Die Mitgliedstaaten überprüfen die in Absatz 3 genannten Liste der ermittelten kritischen Einrichtungen im Bedarfsfall, mindestens jedoch alle vier Jahre, und aktualisieren sie gegebenenfalls. Führen diese Aktualisierungen zur Ermittlung weiterer kritischer Einrichtungen, so gelten die Absätze 3 und 4 für diese zusätzlichen kritischen Einrichtungen. Darüber hinaus stellen die Mitgliedstaaten sicher, dass Einrichtungen, die nach einer solchen Aktualisierung nicht mehr als kritische Einrichtung eingestuft werden, hiervon rechtzeitig in Kenntnis gesetzt und darüber informiert werden, dass sie ab dem Tag des Erhalts dieser Mitteilung nicht mehr den Verpflichtungen nach Kapitel III unterliegen.
Die Kommission arbeitet in Zusammenarbeit mit den Mitgliedstaaten Empfehlungen und unverbindliche Leitlinien aus, um die Mitgliedstaaten bei der Ermittlung kritischer Einrichtungen zu unterstützen.
Relevant recitals
Erwägungsgrund 8 Member States to identify critical entities
Um ein hohes Resilienzniveau zu erreichen, sollten die Mitgliedstaaten kritische Einrichtungen ermitteln, die einerseits besonderen Anforderungen und einer spezifischen Aufsicht unterliegen werden, und die andererseits gegenüber allen entsprechenden Risiken in besonderem Maße unterstützt und mit Leitfäden ausgestattet werden sollen.

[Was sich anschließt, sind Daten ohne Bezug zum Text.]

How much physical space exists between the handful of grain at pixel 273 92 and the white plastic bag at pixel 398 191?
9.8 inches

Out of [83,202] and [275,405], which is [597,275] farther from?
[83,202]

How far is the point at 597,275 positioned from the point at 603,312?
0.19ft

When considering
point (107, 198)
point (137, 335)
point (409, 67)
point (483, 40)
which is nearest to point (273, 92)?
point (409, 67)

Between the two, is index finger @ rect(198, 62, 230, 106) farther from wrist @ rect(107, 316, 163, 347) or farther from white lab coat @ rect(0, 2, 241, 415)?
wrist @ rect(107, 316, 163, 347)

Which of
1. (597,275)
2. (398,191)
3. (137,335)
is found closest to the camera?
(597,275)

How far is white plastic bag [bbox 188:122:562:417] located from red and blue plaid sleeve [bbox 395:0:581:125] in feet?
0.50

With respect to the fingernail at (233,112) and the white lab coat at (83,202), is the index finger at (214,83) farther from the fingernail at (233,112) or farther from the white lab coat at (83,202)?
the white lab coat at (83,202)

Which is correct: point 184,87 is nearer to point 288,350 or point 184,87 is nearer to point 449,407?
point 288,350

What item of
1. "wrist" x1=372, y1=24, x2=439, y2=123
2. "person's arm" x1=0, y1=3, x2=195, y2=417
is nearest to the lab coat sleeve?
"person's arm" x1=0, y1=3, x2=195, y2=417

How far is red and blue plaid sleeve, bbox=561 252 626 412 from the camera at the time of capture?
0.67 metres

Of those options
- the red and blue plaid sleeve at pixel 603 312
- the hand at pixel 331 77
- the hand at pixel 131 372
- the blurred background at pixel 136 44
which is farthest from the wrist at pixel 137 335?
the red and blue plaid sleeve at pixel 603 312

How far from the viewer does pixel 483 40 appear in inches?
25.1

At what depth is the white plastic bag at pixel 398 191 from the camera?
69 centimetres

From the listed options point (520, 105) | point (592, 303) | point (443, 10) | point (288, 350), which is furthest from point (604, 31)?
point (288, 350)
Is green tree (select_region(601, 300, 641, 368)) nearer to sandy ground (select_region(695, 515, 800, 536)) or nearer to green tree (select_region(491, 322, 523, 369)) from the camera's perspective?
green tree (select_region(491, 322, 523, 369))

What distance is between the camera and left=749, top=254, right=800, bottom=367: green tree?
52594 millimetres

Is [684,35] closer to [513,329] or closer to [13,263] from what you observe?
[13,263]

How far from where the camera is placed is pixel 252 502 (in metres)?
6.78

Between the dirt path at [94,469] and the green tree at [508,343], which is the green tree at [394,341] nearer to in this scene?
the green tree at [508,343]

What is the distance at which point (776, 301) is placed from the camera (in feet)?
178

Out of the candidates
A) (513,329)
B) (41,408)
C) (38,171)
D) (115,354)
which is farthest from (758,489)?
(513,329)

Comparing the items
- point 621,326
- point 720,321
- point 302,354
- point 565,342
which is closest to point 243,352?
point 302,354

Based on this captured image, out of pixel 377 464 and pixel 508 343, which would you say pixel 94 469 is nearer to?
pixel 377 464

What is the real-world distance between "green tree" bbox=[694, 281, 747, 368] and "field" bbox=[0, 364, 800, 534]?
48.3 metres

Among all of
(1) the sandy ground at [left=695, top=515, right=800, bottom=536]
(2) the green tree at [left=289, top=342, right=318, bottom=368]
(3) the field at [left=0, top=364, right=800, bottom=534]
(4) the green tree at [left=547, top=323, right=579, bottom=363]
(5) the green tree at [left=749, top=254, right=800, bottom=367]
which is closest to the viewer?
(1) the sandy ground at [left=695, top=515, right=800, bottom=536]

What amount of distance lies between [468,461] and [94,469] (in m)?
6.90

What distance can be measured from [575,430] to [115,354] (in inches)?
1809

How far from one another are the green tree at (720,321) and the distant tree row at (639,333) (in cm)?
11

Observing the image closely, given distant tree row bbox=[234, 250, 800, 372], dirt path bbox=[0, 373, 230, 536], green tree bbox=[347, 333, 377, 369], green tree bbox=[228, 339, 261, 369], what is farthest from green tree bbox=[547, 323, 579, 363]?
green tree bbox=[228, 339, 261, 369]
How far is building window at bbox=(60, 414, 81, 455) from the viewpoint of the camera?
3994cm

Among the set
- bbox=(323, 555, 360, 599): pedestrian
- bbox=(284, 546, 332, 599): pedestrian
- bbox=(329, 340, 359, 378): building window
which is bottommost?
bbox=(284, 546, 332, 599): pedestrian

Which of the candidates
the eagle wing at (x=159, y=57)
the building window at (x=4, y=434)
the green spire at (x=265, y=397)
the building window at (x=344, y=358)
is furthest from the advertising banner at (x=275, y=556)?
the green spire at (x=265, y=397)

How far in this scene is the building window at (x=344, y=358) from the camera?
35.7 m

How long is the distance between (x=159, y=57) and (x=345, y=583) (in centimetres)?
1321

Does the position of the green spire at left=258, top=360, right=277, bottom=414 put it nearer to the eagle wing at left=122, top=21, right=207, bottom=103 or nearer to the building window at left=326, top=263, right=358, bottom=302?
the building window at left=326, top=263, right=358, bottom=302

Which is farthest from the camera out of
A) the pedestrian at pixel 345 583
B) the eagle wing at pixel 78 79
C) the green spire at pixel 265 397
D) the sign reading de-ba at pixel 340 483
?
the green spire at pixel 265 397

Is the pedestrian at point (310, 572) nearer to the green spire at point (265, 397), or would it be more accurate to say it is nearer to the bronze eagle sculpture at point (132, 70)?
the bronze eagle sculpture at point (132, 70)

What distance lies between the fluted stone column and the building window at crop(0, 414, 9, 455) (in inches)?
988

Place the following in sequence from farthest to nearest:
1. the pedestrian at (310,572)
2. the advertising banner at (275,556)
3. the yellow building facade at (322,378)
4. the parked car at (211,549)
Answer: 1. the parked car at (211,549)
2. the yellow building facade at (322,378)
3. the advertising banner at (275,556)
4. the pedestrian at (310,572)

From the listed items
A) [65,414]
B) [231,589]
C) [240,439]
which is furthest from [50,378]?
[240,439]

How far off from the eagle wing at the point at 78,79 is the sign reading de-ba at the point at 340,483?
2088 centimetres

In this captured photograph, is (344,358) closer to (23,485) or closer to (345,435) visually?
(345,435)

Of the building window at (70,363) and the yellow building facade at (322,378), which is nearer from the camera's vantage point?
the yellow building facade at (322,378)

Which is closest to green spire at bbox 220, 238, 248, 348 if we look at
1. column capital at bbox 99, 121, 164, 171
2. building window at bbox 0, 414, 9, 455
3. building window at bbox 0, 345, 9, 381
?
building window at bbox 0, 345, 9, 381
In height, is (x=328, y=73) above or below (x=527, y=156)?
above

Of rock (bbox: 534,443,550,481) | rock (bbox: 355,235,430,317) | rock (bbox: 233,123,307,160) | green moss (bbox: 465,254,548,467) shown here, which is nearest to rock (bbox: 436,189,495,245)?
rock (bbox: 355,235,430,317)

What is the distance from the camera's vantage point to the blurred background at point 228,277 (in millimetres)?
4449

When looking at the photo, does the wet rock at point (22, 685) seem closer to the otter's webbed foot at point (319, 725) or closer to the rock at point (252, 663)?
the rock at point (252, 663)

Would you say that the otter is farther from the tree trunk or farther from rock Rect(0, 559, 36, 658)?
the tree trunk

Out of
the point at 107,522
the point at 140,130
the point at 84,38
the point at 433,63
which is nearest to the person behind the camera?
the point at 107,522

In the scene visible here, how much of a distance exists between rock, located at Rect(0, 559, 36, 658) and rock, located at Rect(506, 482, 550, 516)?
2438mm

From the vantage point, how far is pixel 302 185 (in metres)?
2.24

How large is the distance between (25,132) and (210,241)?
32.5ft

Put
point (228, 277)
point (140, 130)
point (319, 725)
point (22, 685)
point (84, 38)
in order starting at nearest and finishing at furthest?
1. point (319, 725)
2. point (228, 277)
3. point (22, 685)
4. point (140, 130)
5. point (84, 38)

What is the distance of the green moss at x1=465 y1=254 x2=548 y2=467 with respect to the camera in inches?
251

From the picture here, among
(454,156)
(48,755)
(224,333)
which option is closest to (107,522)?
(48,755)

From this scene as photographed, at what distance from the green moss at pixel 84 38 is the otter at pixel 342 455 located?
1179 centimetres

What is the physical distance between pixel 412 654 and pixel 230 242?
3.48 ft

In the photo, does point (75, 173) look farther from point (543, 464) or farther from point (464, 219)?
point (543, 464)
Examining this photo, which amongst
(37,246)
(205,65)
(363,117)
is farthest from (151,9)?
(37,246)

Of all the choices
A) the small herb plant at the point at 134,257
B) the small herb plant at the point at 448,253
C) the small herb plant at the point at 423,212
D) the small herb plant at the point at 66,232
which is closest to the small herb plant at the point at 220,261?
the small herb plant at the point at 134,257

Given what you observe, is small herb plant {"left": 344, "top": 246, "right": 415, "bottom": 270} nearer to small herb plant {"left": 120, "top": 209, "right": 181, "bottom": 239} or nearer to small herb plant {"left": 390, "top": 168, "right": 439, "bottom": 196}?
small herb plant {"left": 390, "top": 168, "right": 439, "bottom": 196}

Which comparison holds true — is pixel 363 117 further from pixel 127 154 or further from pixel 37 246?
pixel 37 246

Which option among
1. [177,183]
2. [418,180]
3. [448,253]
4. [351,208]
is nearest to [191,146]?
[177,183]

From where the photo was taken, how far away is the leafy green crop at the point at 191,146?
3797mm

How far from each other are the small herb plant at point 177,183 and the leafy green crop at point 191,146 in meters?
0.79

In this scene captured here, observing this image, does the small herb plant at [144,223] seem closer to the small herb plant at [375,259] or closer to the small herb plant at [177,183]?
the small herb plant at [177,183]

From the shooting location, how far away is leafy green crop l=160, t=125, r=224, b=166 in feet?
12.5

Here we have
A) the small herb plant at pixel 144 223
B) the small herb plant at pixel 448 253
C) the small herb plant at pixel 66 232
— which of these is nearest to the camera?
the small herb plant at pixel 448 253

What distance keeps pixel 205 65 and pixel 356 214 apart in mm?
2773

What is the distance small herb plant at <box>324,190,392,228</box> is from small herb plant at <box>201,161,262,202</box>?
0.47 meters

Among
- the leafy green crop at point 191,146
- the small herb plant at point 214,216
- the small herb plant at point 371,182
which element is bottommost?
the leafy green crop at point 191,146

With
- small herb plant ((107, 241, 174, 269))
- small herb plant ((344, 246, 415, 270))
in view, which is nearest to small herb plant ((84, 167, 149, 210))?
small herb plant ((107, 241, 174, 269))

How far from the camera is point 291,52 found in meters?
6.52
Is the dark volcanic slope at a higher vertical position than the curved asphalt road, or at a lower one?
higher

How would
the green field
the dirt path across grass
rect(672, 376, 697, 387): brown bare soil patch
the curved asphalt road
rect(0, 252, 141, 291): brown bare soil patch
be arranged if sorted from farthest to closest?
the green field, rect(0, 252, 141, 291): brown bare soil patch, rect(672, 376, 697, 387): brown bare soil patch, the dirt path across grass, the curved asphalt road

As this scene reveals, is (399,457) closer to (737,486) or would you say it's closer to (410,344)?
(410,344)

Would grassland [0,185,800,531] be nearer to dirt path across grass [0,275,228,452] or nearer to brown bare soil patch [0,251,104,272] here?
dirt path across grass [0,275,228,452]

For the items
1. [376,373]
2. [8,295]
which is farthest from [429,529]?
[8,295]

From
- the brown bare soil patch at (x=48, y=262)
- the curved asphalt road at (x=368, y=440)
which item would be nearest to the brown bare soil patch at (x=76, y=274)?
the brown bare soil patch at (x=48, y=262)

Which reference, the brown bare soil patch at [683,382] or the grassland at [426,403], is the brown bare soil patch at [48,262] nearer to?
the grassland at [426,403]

Erwägungsgrund 16 Consistent identification of critical entities
Um sicherzustellen, dass alle entsprechenden Einrichtungen den Resilienzanforderungen dieser Richtlinie unterliegen, und um diesbezügliche Unterschiede zu verringern, ist es wichtig, harmonisierte Vorschriften festzulegen, die eine einheitliche Ermittlung kritischer Einrichtungen in der gesamten Union ermöglichen und die es den Mitgliedstaaten dennoch auch erlauben, den Aufgaben und der Bedeutung dieser Einrichtungen auf nationaler Ebene angemessen Rechnung zu tragen. Unter Anwendung der in dieser Richtlinie festgelegten Kriterien sollte jeder Mitgliedstaat Einrichtungen ermitteln, die einen oder mehrere wesentliche Dienste erbringen und die in seinem Hoheitsgebiet tätig sind und ihre kritischen Infrastrukturen befinden sich dort. Es sollte davon ausgegangen werden, dass eine Einrichtung im Hoheitsgebiet des Mitgliedstaats tätig ist, in dem sie Tätigkeiten ausübt, die für den betreffenden wesentlichen Dienst bzw. für die betreffenden wesentlichen Dienste erforderlich sind, und in dem sich die kritische Infrastruktur dieser Einrichtung, die zur Erbringung dieses Dienstes bzw. dieser Dienste genutzt wird, befindet. Wenn es in einem Mitgliedstaat keine Einrichtung gibt, die diese Kriterien erfüllt, sollte dieser Mitgliedstaat nicht verpflichtet sein, eine kritische Einrichtung in dem entsprechenden Sektor oder Teilsektor zu ermitteln. Im Interesse der Wirksamkeit, Effizienz, Kohärenz und Rechtssicherheit sollten geeignete Vorschriften festgelegt werden, um Einrichtungen mitzuteilen, dass sie als kritische Einrichtungen eingestuft wurden.
Erwägungsgrund 17 List of essential services
Die Mitgliedstaaten sollten der Kommission in einer Form, die die Ziele dieser Richtlinie erfüllt, eine Liste der wesentlichen Dienste, die Anzahl der für jeden der im Anhang genannten Sektoren und Teilsektoren ermittelten kritischen Einrichtungen und für den bzw. die von jeder Einrichtung geleisteten wesentlichen Dienst bzw. Dienste sowie die gegebenenfalls angewandten Schwellenwerte übermitteln. Schwellenwerte sollten als solche oder in aggregierter Form dargestellt werden können, d. h. die Informationen können gemittelt nach geografischem Gebiet, Jahr, Sektor, Teilsektor oder nach anderen Kriterien angegeben werden und Informationen über die Bandbreite der angegebenen Indikatoren enthalten.